PROBLEM TO WORK ON -> Reproduce the records below with each "clock" switched to "watch" and everything else left unchanged. Omit the pictures from your output.

DATA TO PROCESS ->
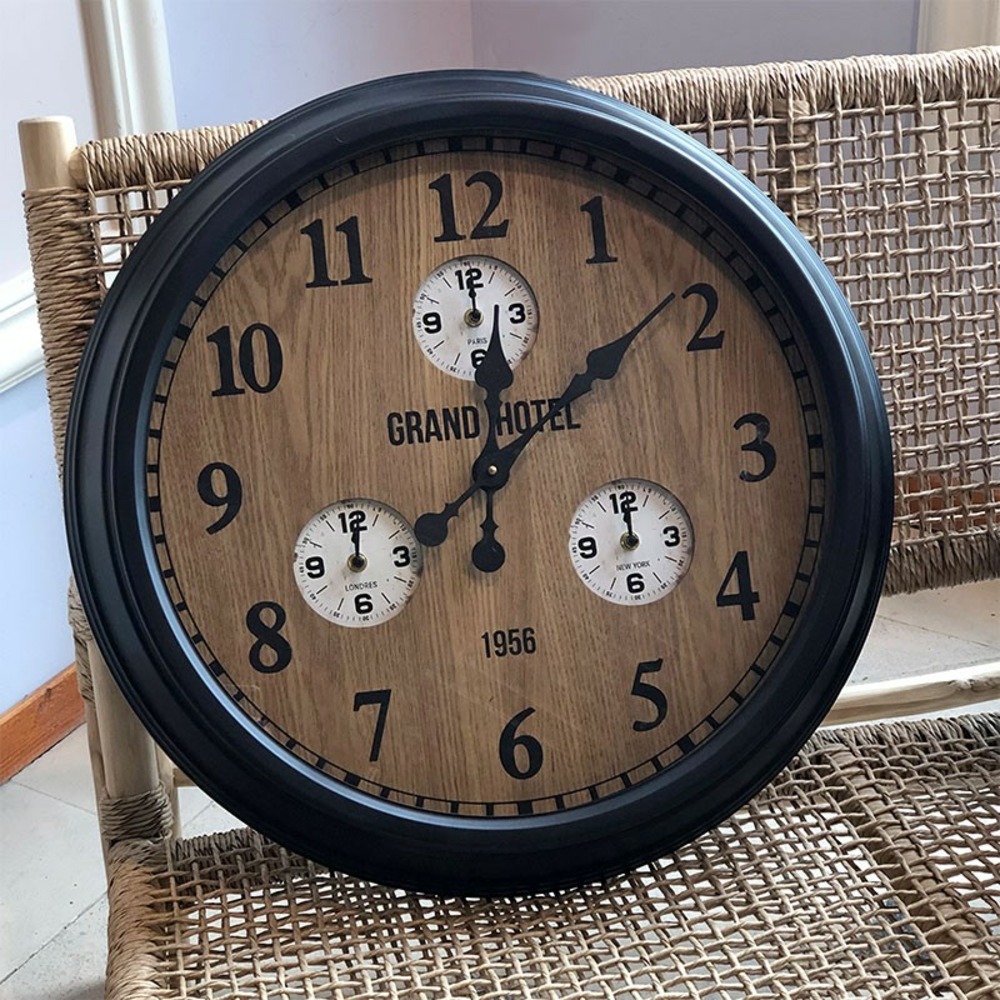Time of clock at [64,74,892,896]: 12:08
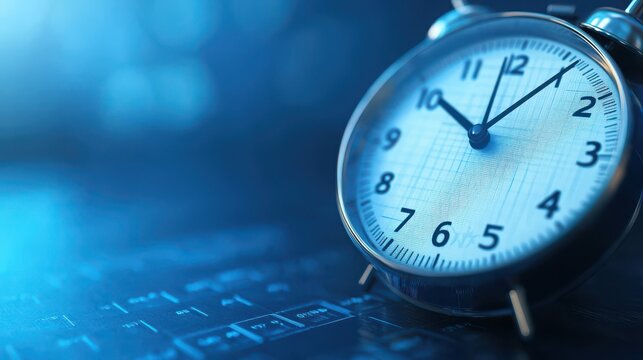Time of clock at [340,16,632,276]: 10:06
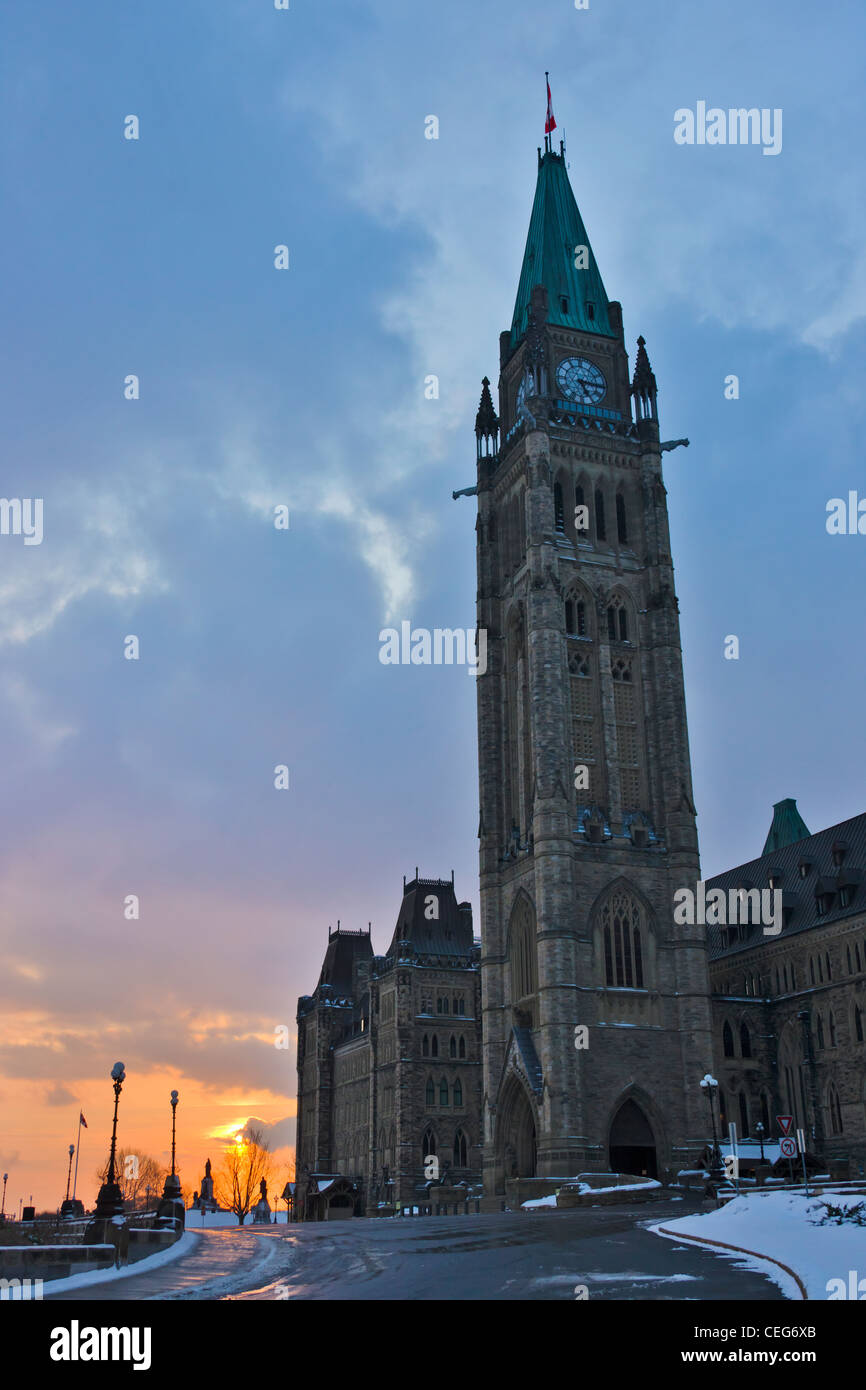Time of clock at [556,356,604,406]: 5:15
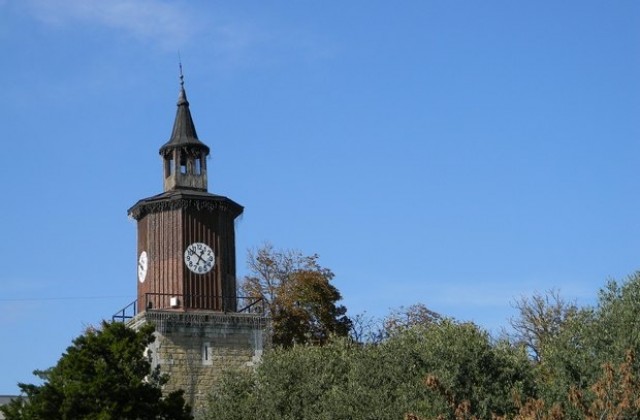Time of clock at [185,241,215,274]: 12:52
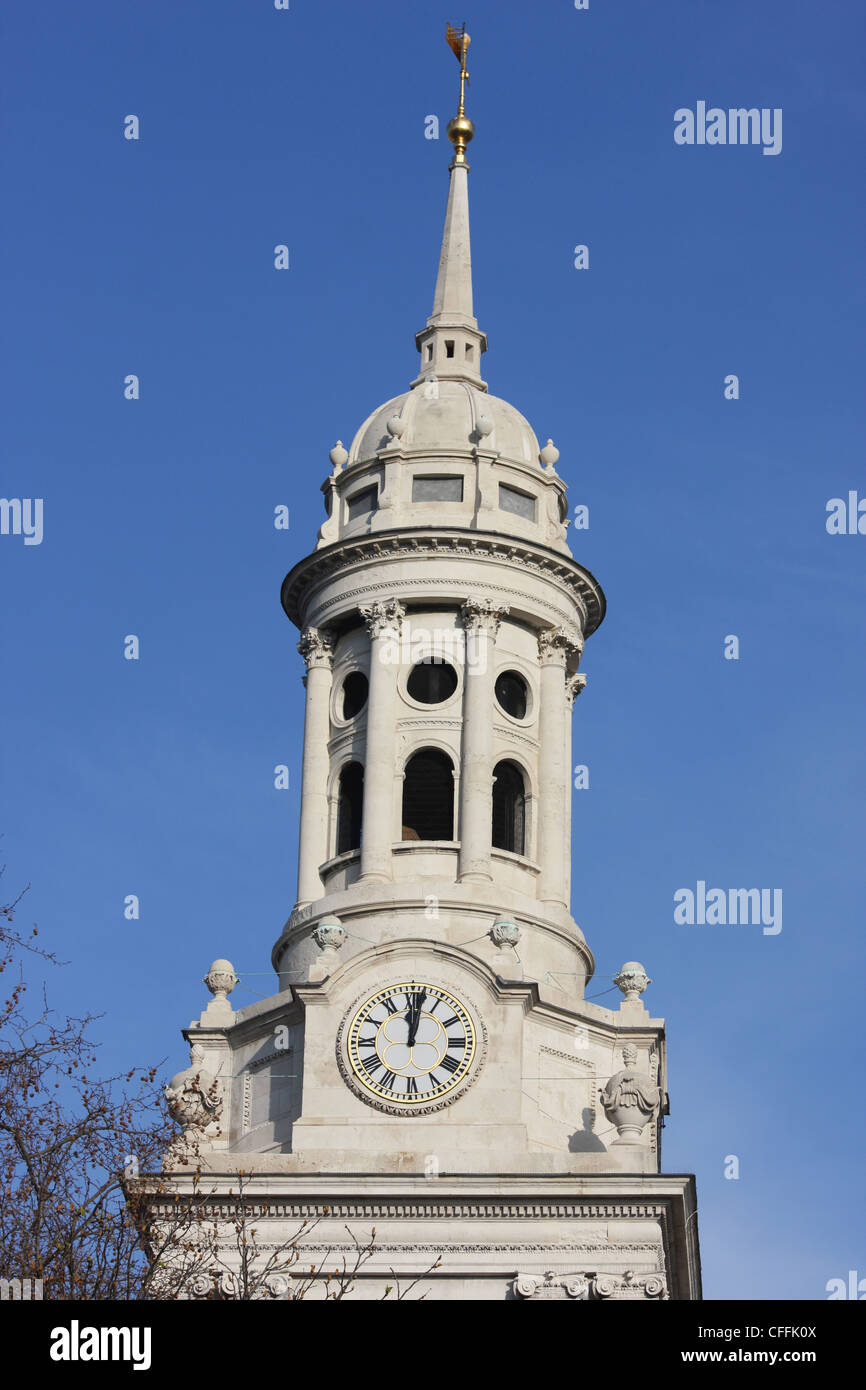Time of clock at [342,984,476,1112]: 12:01
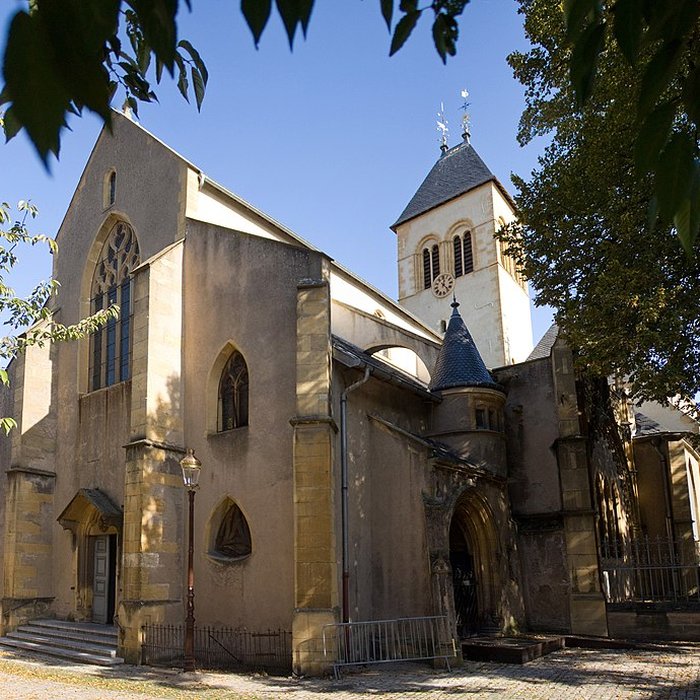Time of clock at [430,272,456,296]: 12:23
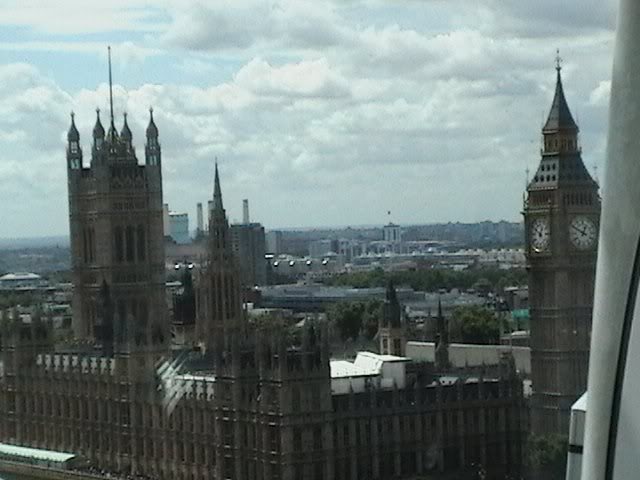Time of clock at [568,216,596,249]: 12:49
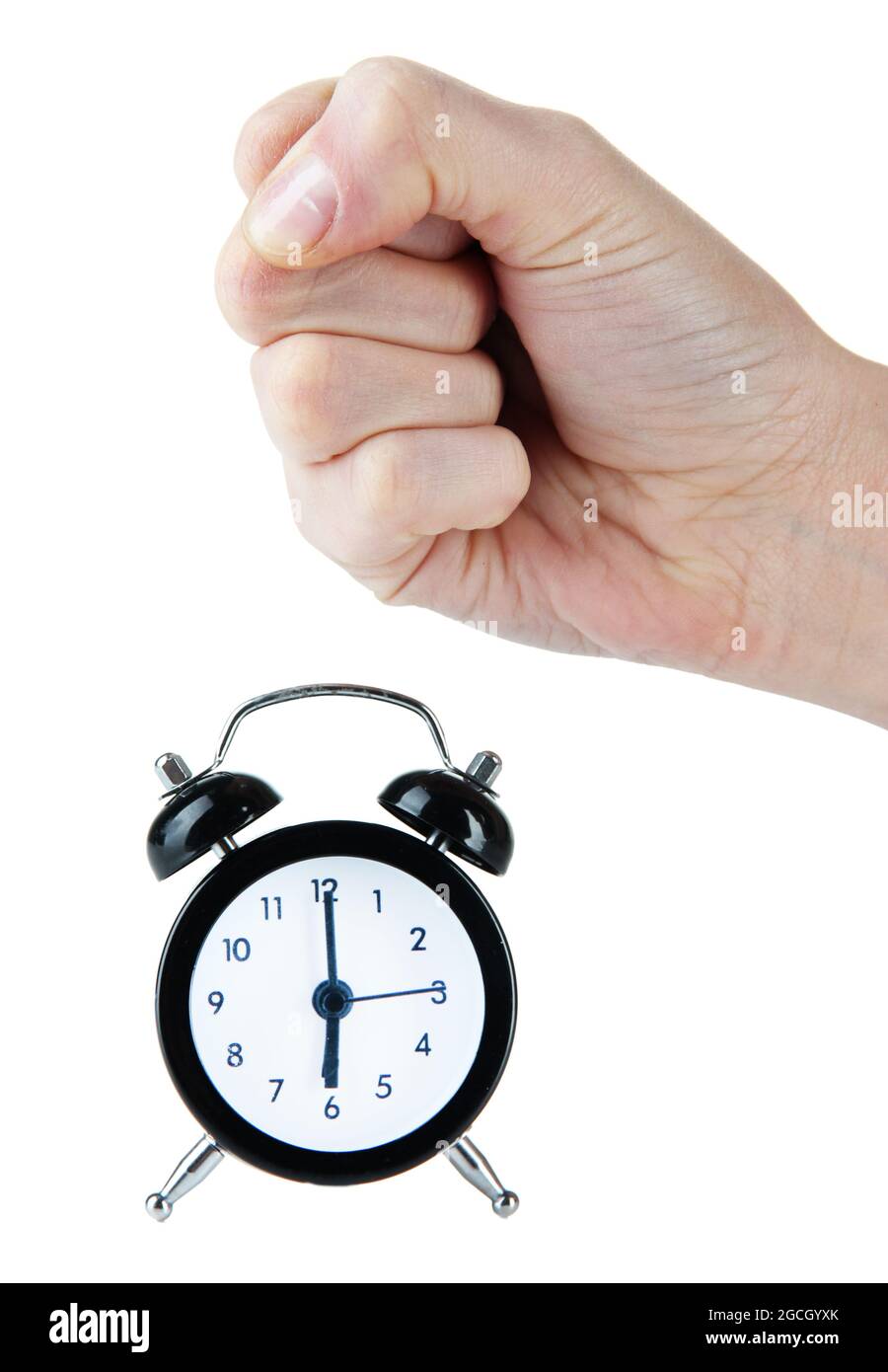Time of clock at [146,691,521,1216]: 6:00
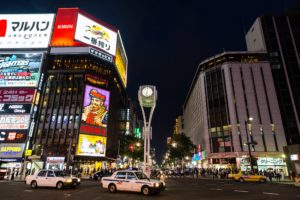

TASK OUTPUT ->
Time of watch at [64,74,892,896]: 12:08
Time of watch at [340,16,632,276]: 10:06
Time of watch at [556,356,604,406]: 5:15
Time of watch at [185,241,215,274]: 12:52
Time of watch at [342,984,476,1112]: 12:01
Time of watch at [430,272,456,296]: 12:23
Time of watch at [568,216,596,249]: 12:49
Time of watch at [146,691,521,1216]: 6:00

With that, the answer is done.